St. Henry's Marist College, formerly known as St Henry's Marist Brothers' College is a co-educational private school with a Catholic foundation in Glenwood, Durban, KwaZulu-Natal, South Africa.

==History==
Saint Marcellin Champagnat, a young priest in rural south-east France, founded the Marist Brothers to educate the poor. The Brothers then spread to many parts of the world, arriving in Cape Town in 1867. In 1929, (after the Brothers had opened St. Charles College, Pietermaritzburg), the Brothers opened St Henry's with Brother Paul Eusterius as principal. Since then the school has greatly expanded, particularly under the previous principal, Dr Anthony Akal, who was at the helm from 1982 until 2011. The school has a wonderful aspect, along the Ridge above Durban with a view over the City to the bay on the one side and inland towards the Valley of a Thousand Hills on the other.

The school started as a day school for boys, but has recently become co-educational. The Brothers gradually withdrew from the teaching life of the school (which is now under lay control) but still play a major part in the religious aspects of the school, upon which the College prides itself. The emphasis on religion, discipline and a strong sense of a "school-family" add to the school's appeal.

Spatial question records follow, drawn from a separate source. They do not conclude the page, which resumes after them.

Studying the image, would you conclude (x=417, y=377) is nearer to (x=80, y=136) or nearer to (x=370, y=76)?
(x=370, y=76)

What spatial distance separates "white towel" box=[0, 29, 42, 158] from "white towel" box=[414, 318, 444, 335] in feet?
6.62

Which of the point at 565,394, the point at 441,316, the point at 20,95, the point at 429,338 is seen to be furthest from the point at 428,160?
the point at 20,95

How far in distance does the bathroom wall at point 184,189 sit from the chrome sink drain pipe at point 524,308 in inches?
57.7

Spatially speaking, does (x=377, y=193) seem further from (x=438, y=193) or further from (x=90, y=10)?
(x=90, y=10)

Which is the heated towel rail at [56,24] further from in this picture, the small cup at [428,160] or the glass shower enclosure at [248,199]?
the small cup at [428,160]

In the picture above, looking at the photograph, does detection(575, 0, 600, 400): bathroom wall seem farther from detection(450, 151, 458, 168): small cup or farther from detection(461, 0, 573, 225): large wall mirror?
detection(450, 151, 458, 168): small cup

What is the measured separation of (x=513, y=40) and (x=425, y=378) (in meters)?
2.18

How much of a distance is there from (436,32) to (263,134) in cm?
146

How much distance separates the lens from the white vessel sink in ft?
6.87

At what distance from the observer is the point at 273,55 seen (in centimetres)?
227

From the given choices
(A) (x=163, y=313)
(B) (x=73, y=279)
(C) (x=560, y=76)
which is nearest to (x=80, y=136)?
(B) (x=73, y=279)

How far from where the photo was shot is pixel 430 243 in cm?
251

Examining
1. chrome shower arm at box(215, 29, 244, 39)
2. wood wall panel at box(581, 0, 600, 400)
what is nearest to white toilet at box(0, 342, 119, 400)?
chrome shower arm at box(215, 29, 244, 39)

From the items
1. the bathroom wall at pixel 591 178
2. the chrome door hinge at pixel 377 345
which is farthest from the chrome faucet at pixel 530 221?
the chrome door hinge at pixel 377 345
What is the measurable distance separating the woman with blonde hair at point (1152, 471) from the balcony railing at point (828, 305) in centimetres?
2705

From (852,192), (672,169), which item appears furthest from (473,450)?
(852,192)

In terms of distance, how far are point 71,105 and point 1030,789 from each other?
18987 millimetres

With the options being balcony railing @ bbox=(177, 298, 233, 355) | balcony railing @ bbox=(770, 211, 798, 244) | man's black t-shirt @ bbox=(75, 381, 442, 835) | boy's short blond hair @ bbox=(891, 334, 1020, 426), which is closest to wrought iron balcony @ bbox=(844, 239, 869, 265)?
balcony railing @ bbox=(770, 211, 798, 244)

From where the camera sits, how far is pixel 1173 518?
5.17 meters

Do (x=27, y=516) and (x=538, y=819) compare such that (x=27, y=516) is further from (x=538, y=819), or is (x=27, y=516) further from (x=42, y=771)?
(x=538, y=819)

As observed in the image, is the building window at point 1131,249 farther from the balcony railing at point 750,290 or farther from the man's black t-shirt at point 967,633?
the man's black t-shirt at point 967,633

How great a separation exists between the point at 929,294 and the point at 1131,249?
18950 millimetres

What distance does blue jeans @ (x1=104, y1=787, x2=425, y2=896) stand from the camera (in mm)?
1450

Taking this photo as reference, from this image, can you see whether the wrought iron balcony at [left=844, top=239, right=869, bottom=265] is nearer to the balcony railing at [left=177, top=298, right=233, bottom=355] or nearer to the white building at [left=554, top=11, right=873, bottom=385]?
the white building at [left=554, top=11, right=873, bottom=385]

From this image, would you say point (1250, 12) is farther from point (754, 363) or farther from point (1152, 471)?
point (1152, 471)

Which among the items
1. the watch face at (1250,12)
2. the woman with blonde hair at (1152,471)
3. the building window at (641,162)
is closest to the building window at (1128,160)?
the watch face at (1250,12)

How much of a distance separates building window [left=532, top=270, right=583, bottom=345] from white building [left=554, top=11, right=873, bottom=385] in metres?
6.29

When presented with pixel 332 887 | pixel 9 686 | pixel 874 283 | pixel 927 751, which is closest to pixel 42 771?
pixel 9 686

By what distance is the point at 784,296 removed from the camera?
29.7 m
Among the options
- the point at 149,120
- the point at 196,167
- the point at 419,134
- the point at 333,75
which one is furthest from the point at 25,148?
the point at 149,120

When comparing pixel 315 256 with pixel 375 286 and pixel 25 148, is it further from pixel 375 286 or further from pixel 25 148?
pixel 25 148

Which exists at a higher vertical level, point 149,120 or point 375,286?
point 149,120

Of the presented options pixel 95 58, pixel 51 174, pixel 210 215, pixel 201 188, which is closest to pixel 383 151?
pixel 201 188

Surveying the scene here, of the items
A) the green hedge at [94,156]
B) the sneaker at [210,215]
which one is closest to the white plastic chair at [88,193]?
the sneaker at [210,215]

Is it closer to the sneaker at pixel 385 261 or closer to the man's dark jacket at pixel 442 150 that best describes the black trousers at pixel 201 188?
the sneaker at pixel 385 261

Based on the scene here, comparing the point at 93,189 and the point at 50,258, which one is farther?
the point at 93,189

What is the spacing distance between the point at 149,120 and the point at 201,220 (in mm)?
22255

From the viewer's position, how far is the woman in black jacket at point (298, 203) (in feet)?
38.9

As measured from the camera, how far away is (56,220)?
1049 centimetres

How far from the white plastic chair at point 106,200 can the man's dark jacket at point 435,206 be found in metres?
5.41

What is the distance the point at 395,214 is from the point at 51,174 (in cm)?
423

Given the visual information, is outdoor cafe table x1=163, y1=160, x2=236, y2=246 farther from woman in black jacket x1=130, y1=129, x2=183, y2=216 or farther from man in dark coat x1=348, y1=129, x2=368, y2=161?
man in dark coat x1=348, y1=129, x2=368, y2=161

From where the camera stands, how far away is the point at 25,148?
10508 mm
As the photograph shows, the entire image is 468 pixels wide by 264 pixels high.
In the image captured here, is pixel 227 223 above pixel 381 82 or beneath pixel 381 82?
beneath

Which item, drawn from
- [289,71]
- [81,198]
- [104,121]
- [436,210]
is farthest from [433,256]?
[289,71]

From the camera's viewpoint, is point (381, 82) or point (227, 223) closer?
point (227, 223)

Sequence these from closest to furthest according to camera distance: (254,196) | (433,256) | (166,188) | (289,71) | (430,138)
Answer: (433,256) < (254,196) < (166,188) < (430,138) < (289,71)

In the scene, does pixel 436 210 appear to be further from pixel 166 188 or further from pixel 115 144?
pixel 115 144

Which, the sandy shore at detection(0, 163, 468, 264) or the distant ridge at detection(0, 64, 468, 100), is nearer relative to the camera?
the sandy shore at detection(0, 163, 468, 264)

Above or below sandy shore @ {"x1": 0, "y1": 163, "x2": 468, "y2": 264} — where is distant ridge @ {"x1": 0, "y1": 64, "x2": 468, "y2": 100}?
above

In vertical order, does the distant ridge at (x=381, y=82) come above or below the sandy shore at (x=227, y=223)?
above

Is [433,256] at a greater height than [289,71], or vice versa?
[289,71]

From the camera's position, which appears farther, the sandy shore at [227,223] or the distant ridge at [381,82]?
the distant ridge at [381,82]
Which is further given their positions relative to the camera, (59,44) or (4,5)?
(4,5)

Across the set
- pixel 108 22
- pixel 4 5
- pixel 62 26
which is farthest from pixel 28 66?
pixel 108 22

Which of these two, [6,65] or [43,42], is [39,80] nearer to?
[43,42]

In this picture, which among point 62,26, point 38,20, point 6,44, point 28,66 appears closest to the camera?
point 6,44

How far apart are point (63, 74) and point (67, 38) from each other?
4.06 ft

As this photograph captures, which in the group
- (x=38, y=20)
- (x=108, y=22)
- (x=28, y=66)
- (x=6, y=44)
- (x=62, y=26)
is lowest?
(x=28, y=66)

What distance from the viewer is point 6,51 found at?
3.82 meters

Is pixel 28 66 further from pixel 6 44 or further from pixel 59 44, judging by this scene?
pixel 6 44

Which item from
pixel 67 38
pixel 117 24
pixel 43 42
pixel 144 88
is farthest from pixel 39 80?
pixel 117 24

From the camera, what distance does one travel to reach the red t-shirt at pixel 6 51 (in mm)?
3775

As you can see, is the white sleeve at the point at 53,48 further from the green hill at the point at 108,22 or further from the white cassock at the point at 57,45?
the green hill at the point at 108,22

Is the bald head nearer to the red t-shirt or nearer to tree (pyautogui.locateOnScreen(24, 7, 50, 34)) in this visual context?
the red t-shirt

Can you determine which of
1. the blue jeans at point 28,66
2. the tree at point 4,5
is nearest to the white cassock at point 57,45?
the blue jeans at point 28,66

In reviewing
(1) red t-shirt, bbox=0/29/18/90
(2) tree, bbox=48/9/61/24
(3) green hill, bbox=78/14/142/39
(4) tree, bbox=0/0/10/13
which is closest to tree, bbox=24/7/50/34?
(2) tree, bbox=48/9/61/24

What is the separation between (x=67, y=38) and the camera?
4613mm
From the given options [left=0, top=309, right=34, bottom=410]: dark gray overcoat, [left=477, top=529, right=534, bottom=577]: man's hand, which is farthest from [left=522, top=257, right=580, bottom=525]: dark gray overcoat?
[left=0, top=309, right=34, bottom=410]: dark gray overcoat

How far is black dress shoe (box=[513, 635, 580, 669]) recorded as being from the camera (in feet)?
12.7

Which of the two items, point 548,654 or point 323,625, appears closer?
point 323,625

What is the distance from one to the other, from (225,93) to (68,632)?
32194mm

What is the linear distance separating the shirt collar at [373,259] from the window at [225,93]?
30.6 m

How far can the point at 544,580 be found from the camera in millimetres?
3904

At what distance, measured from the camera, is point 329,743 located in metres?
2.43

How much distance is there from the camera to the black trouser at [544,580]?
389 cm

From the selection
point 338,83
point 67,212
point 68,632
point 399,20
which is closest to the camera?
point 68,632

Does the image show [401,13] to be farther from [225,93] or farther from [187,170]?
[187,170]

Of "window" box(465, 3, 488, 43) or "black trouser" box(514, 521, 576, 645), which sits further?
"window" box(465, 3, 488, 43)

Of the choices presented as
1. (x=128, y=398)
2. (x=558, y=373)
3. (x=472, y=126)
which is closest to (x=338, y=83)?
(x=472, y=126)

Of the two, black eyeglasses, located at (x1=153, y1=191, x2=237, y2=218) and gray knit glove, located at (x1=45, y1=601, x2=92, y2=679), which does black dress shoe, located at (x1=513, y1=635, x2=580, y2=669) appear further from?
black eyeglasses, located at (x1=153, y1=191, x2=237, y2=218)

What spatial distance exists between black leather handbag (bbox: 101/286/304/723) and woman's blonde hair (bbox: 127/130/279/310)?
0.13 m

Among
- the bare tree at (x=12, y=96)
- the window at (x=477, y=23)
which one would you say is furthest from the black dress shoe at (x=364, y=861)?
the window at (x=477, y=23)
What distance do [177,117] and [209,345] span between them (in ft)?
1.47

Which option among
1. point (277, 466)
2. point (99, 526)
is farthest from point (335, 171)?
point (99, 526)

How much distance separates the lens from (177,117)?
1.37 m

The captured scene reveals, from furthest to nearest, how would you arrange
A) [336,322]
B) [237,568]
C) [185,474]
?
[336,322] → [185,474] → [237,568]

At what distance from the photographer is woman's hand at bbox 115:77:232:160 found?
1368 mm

The school motto is Omnia Vincite, which means Conquer all difficulties.

==Facilities==
===General facilities===
The school recently refurbished the tuck shop. The school also has four fields, an amphitheater, an observatory, and a state-of-the-art Learning Resources Center, which contains a library section, teaching venues, a computer room and a Long Distance Audio Visual room. Many of the school's classrooms were recently equipped with Smartboards.

The school also has a gymnasium, chapel and two laboratories. The Foundation Phase playground and school gardens have also been significantly improved.

===Recent expansions===

In 2010, the College moved its Art Department to a large house next to the school. The ground floor of this house was converted into a teaching venue complete with a small library, classroom, office and veranda for working on large projects. An Academic Support Center has been launched on the upper floors of the house.

The College also recently expanded its Music School, which now contains four practice rooms, and a main teaching room. Each room has been soundproofed, and the syllabus has been broadened to include music as an official school subject.

The school is a member of the Durban Youth Council, and has a strong representation in the organisation.